Polish Neo-Nazi couple find out that they are in fact Jewish, embrace and become active in local synagogue.

Tags: Nazi Poland
Elad Benari , | updated: 5:10 AM

Pawel and Ola
Pawel and Ola

A Polish Neo-Nazi couple have discovered what to them was a shocking family secret: they’re both actually Jewish.

A new CNN documentary tells the story of Pawel and Ola, who met at the young age of 12 while still attending school in Poland's capital, Warsaw. Eventually, first Pawel and then Ola grew into the neo-Nazi scene. At the age of 18, the two childhood sweethearts got married and had two children.

Vaguely remembering a conversation with her mother regarding Jewish roots, Ola checked the records of Warsaw's Jewish Historical Institute, where she discovered that she is technically a Jew.
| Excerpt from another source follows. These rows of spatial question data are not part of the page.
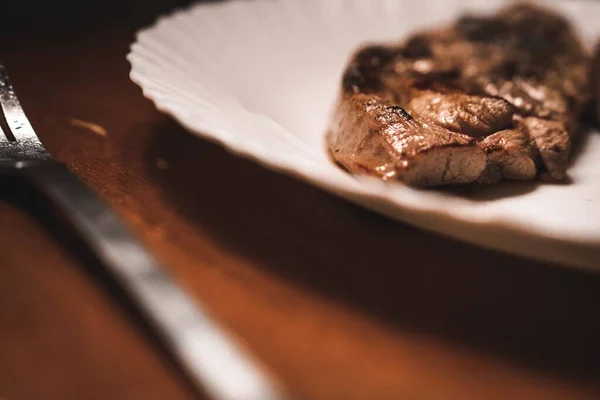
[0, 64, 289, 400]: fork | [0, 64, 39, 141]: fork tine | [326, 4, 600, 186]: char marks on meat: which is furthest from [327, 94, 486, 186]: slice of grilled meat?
[0, 64, 39, 141]: fork tine

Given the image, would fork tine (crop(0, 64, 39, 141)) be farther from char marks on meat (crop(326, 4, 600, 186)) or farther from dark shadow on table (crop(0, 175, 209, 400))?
char marks on meat (crop(326, 4, 600, 186))

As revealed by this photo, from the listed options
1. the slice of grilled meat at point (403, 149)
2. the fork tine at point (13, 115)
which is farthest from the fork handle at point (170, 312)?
the slice of grilled meat at point (403, 149)

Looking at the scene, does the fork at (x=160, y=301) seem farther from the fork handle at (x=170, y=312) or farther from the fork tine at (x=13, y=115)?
the fork tine at (x=13, y=115)

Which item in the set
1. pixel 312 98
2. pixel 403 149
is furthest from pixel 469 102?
pixel 312 98

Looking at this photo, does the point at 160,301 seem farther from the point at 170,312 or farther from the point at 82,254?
the point at 82,254

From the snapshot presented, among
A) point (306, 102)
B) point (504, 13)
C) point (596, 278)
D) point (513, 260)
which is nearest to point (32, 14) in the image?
point (306, 102)

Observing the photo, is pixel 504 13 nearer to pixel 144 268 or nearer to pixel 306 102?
pixel 306 102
She then checked Pawel’s family history, once again discovering to her surprise that he too came from a Jewish background.

"It was unbelievable -- it turned out that we had Jewish roots. It was a shock. I didn't expect to find out that I had a Jewish husband," said Ola.

The shock was even greater since at the time, both Ola and Pawel were active in Warsaw's neo-Nazi movement and had become skinheads. As Pawel said: “I was a nationalist 100 percent. Back then when we were skinheads it was all about white power... that Jews were the biggest plague and the worst evil of this world.”

Upon discovering he is actually Jewish, Pawel said: “My first thought was what am I going to tell people? What am I going to tell the boys? Should I admit it or not? I was angry, sad, scared, unsure.”

Eventually, Pawel turned to the Chief Rabbi of Poland Michael Schudrich, who became a friend and a mentor to both Pawel and Ola. Today they are 33, have embraced their Jewish identity and are active in their local orthodox synagogue. Pawel is studying to work in a slaughterhouse and to killing animals using Kosher shechita, while Ola is working in the synagogue's kitchen as a Kashrut supervisor.

“I'm not saying that I don't have regrets but it's not something that I walk around and lash myself over... I feel sorry for those that I beat up,” said Pawel. “But I don't hold a grudge against myself.”

“The fact that they were skinheads actually increased the amount of respect I have for them,” said Rabbi Schurich. “That they could've been where they were, understood that that was not the right way, then embraced rather than run away the fact that they were part of the people who they used to hate.”